Fight for socialist policies
Similarly, NIPSA has a constitutional position in favour of a socialist economy. We are in the midst of the greatest crisis for capitalism since the 1930s. This crisis comes after a decade of austerity for workers. A new generation of young workers are more open to socialist ideas, and the concept that ‘there is no alternative’ to this system has been severely undermined. NIPSA should be clear in articulating a socialist alternative to capitalist crisis – including looming environmental catastrophe – and how that alternative can be built. That is why we favour NIPSA establishing a political fund, so it can fight both industrially and politically.

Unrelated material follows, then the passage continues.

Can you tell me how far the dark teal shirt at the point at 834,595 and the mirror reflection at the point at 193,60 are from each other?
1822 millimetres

Finally, NIPSA has a positive track record of challenging racism, sexism and oppression in all its forms. The NIPSA conference should continue on that course. Socialist Party members are unequivocal in supporting the paper to the conference that commits the union to campaigning for gender-neutral toilets in public sector buildings. This is an important step to challenging transphobia in workplaces and society.
Public sector workers face many challenges and NIPSA has an important role in the battles to come. We encourage any member of NIPSA to discuss further with Socialist Party activists in the union about how we can rise to these challenges and transform our union.